NOTE: It's worth looking at log-transformed histograms since bimodal or multi-modal distributions may be easier to see. From the histograms we can see if (1) the variable is skewed (and therefore probably not normally distributed), or (2) if the distribution appears to be bimodal or multi-modal.
A Q-Q-plot or normal quantile plot is a plot of all the values in a variable in ascending order, with the axes transformed in such a way that a perfectly normally distributed variable would plot on a straight line. Deviations of the actual points from the theoretical straight line show that where the distribution of the plotted variable differs from a normal distribution (as in the examples in Figure 2 below),
par(mfrow=c(1,2)) # set up graphics parameters to show 2 plots side-by-side
require(car) # the qqPlot() function in car is better than base-R qqplot()
with(hubbard, qqPlot(Al))
## [1] 81 94
with(hubbard, qqPlot(log10(Al))) # not perfect but better than untransformed
## [1] 121 81
Perhaps you noticed output like [1] 81 94
and
[1] 121 81
above? These are the row numbers (in the data
frame) of observations with the most unusual values compared with a
normal distribution. The same row numbers are also shown on the QQ-plots
in Figure 2 next to the relevant points.
Nature of variable(s) | Transformation | R expression |
Measurements (lengths, weights, etc.) |
natural log (loge) log base 10 (log10) Power functions , e.g., x−½ |
log(x) log(x,10) or
log10(x) x^-0.5
|
Use algorithm for Box-Cox transformation to estimate the power function
term most likely to result in a normally distributed variable |
powerTransform(x)
|
|
Proportions (e.g. percentages) | Logit |
log(x/(1-x))
|
Counts (numbers of individuals) | square root |
sqrt(x)
|
To standardise data (mean = 0, standard deviation = 1) | — |
scale(x)
|
(x
is your variable name)
Sometimes a log transformation will not give our variable(s) a normal
distribution. If so, we can try a power transformation. To do
this though, we need to know what power to raise our variable to! There
is an algorithm called 'Box-Cox' which can estimate the
power term. It's the basis of the powerTransform()
function
in the car
R package.
powerTransform(hubbard$OM.pct)
## Estimated transformation parameter
## hubbard$OM.pct
## 0.0124845
hist(hubbard$OM.pct, breaks=15, main = "Untransformed OM (%)")

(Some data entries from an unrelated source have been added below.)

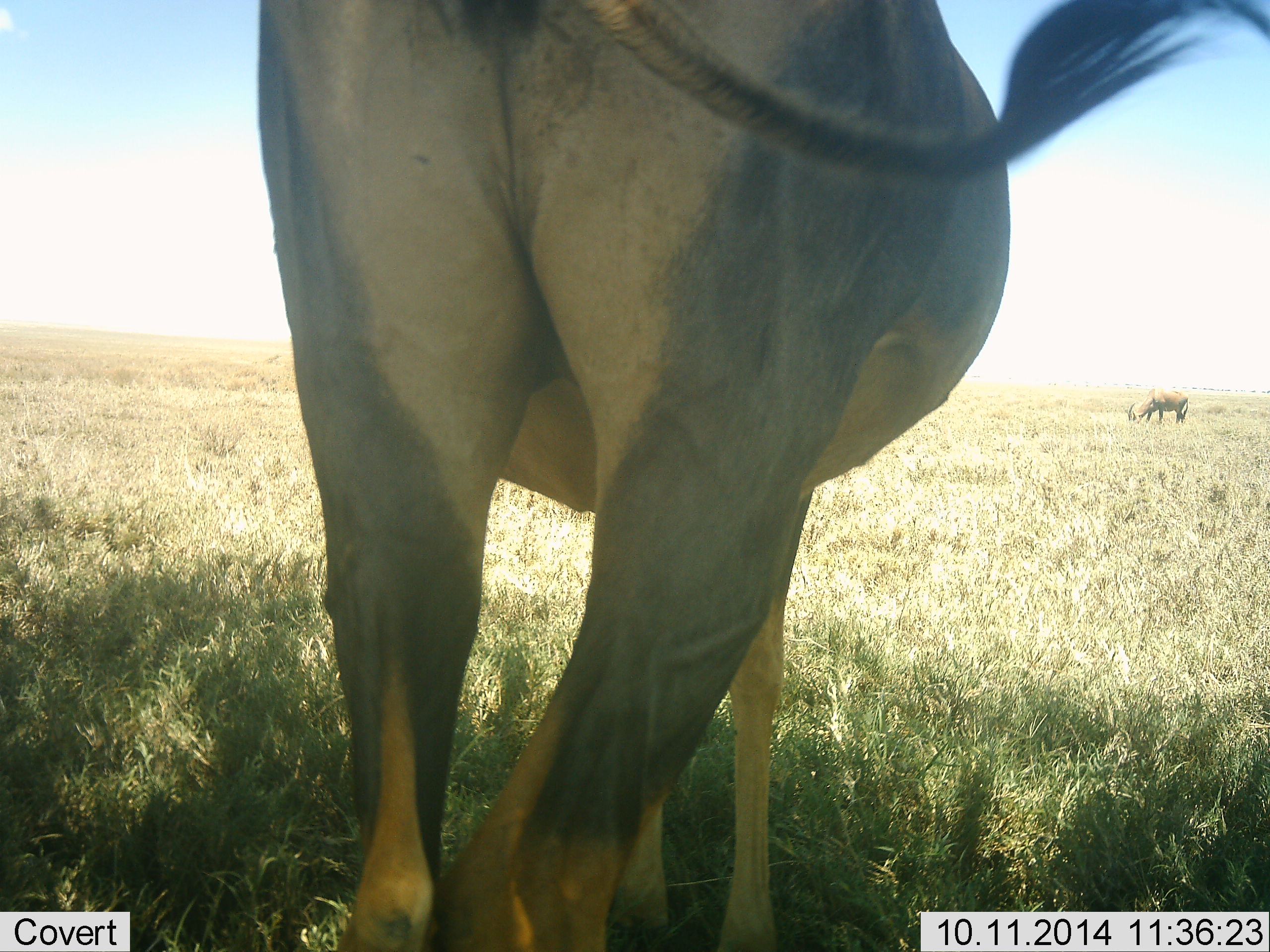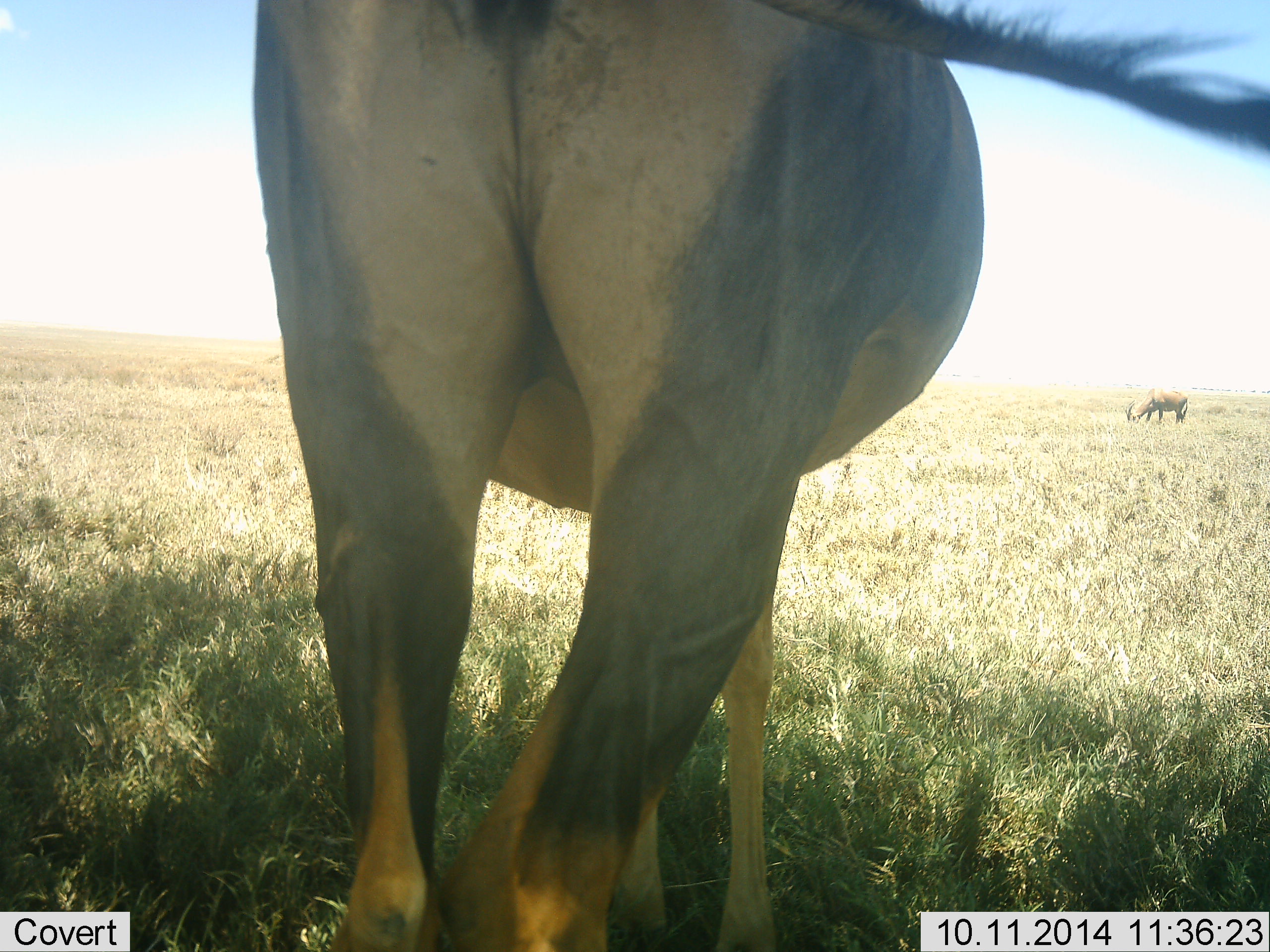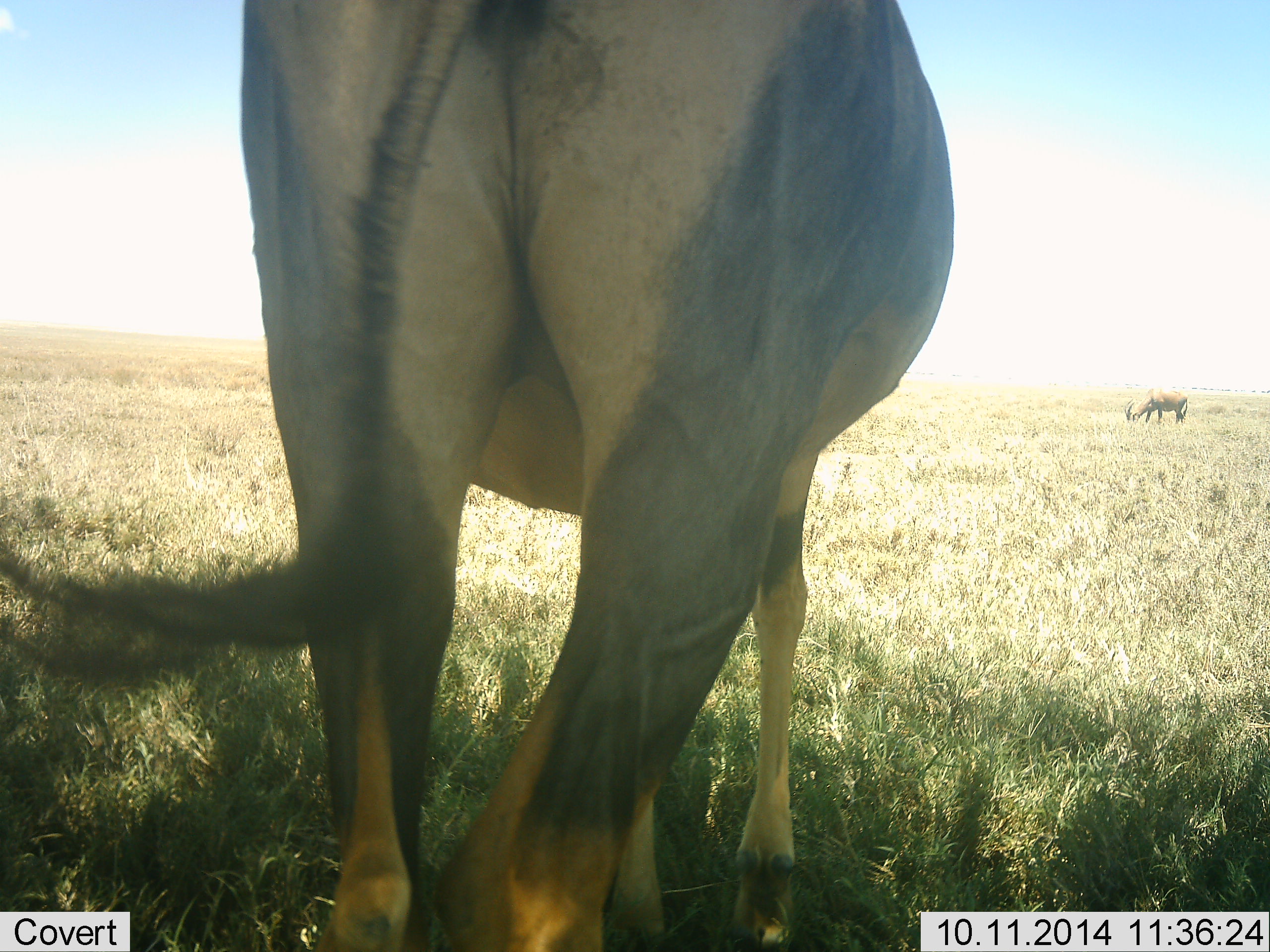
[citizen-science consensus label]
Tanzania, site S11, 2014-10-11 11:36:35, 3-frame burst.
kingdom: Animalia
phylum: Chordata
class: Mammalia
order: Artiodactyla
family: Bovidae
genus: Damaliscus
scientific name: Damaliscus lunatus jimela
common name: topi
Topi (Damaliscus lunatus jimela), count 2. Behavior (volunteer vote fractions): standing 100%, resting 0%, moving 0%, interacting 0%. Young present (vote fraction): 0%. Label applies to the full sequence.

hist(hubbard$OM.pct^0.0125, breaks=15, main = "Power-transformed OM (%)")
powerTransform(hubbard$Al)
## Estimated transformation parameter
## hubbard$Al
## -0.1060933
with(hubbard, hist(-1*(Al^-0.1061), main=""))
with(hubbard, qqPlot(-1*(Al^-0.1061), id=FALSE))

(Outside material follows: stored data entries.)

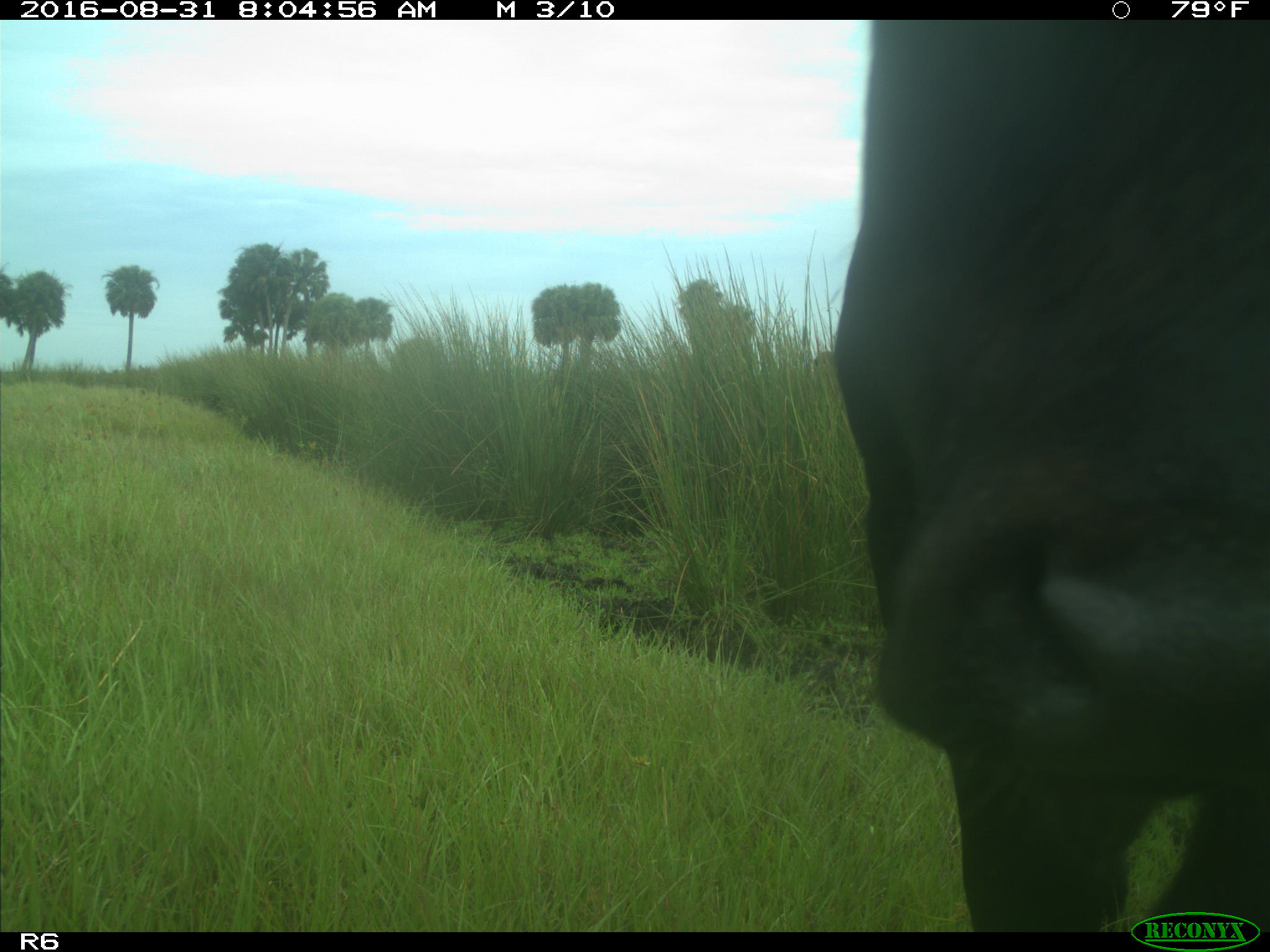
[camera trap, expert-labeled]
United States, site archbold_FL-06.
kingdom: Animalia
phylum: Chordata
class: Mammalia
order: Artiodactyla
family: Bovidae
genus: Bos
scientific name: Bos taurus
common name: domestic cow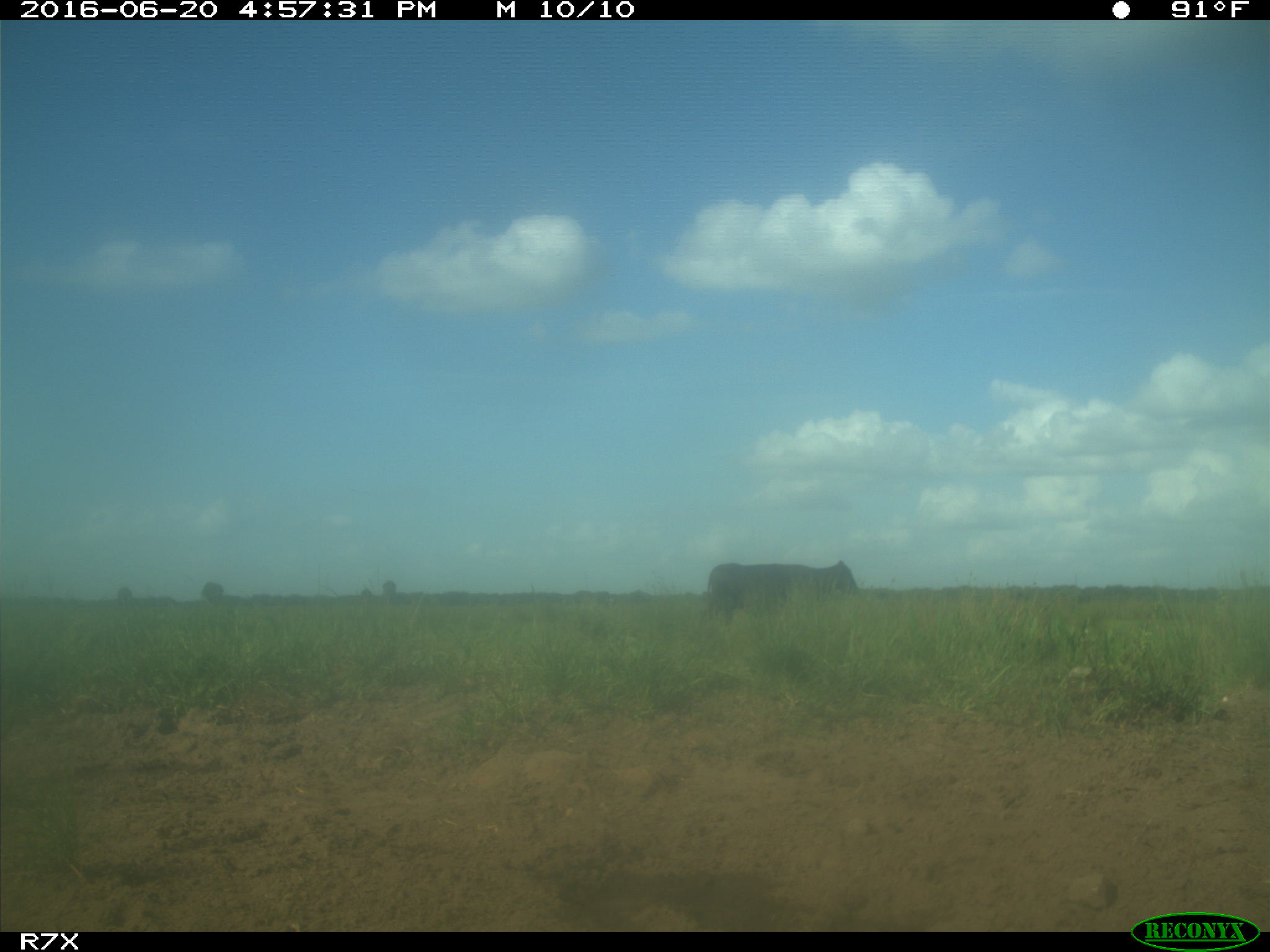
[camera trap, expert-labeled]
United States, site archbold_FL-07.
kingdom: Animalia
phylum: Chordata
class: Mammalia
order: Artiodactyla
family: Bovidae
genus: Bos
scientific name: Bos taurus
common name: domestic cow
Bos taurus (domestic cow).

NOTE that we use a different form of the power transformation equation, depending on whether the estimated power term is positive or negative If the power term is negative, we multiply the answer by -1, otherwise the order of observations is reversed! (lowest becomes highest and vice-versa)
"There is no such thing in life as normal."
--- Morrissey, from the song The Youngest Was the Most Loved (2006)
Of course, these analyses of distributions are only
visual. We should also run formal statistical tests for normality such
as the Shapiro-Wilk test, available using the function
shapiro.test()
.
We first load a new dataset (we think that the variables in these data illustrate transformations and normality testing a bit better).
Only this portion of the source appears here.